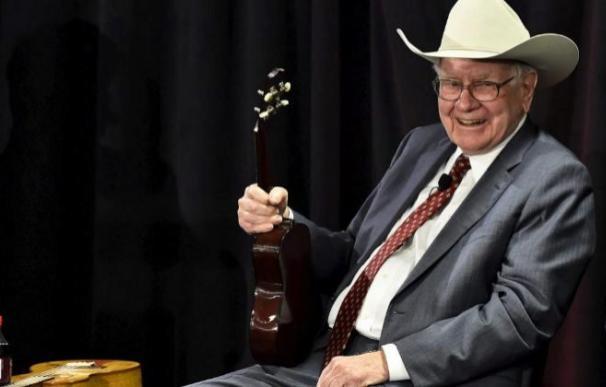 El multimillonario inversor, Warren Buffett Foto: Efe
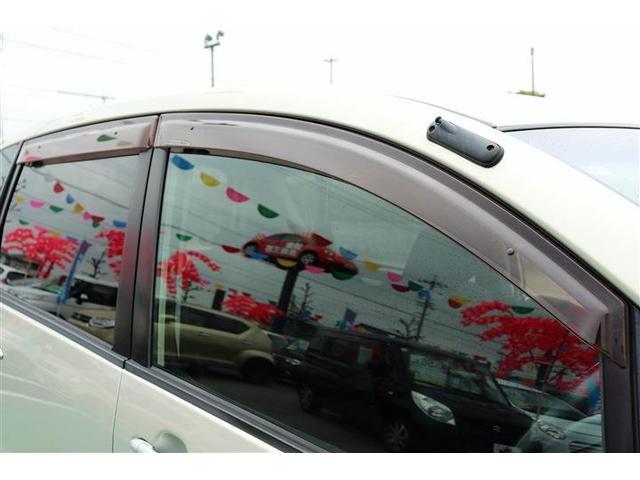 ★ドアバイザー付!雨が降っていても、窓を開ける事ができます。車内の空気を入れ替えたいから少しでも窓を開けたい!と思う時に無いと困ります。以外についてない中古車も多いんですよ♪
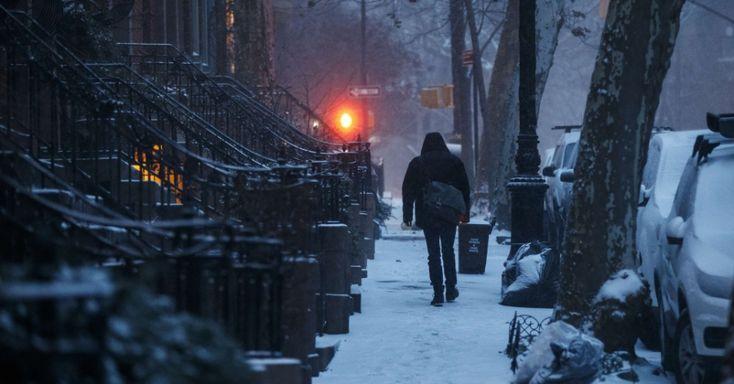 """Homem caminha sobre a neve na região do Brooklyn Heights, Nova York, estado de Nova York, USA. A Nova Inglaterra foi atingida por uma nevasca chamada de """"ciclone bomba"""", que gerou grandes acúmulos de neve, no início de janeiro de 2018.  Fotografia: Drew Angerer / Getty Images / AFP.  https://noticias.uol.com.br/album/2018/01/03/onda-de-frio-nos-eua.htm#fotoNav=11"""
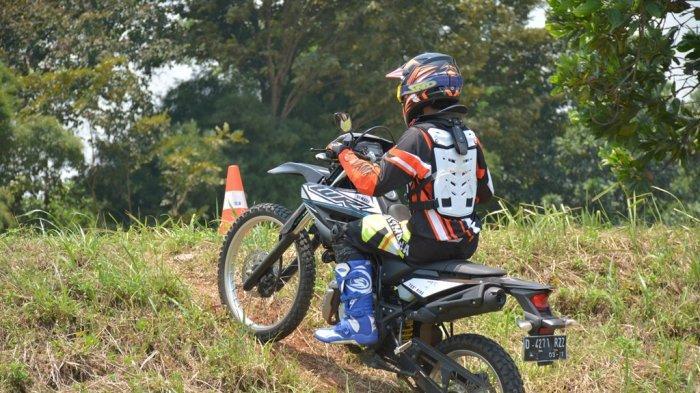 Hadapi Beragam Kondisi Jalan Saat Riding di Trek Offroad dengan Tips dari Yamaha Riding Academy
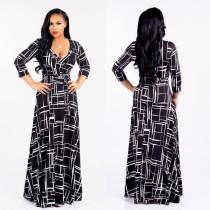 Maxi-Kleid mit 3 / 4-Ärmeln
------------------------------------------------------------
## Problem to work on
Type out the data above again exactly as written, minus the images.

## Result of the task
 El multimillonario inversor, Warren Buffett Foto: Efe
 ★ドアバイザー付!雨が降っていても、窓を開ける事ができます。車内の空気を入れ替えたいから少しでも窓を開けたい!と思う時に無いと困ります。以外についてない中古車も多いんですよ♪
 """Homem caminha sobre a neve na região do Brooklyn Heights, Nova York, estado de Nova York, USA. A Nova Inglaterra foi atingida por uma nevasca chamada de """"ciclone bomba"""", que gerou grandes acúmulos de neve, no início de janeiro de 2018.  Fotografia: Drew Angerer / Getty Images / AFP.  https://noticias.uol.com.br/album/2018/01/03/onda-de-frio-nos-eua.htm#fotoNav=11"""
 Hadapi Beragam Kondisi Jalan Saat Riding di Trek Offroad dengan Tips dari Yamaha Riding Academy
 Maxi-Kleid mit 3 / 4-Ärmeln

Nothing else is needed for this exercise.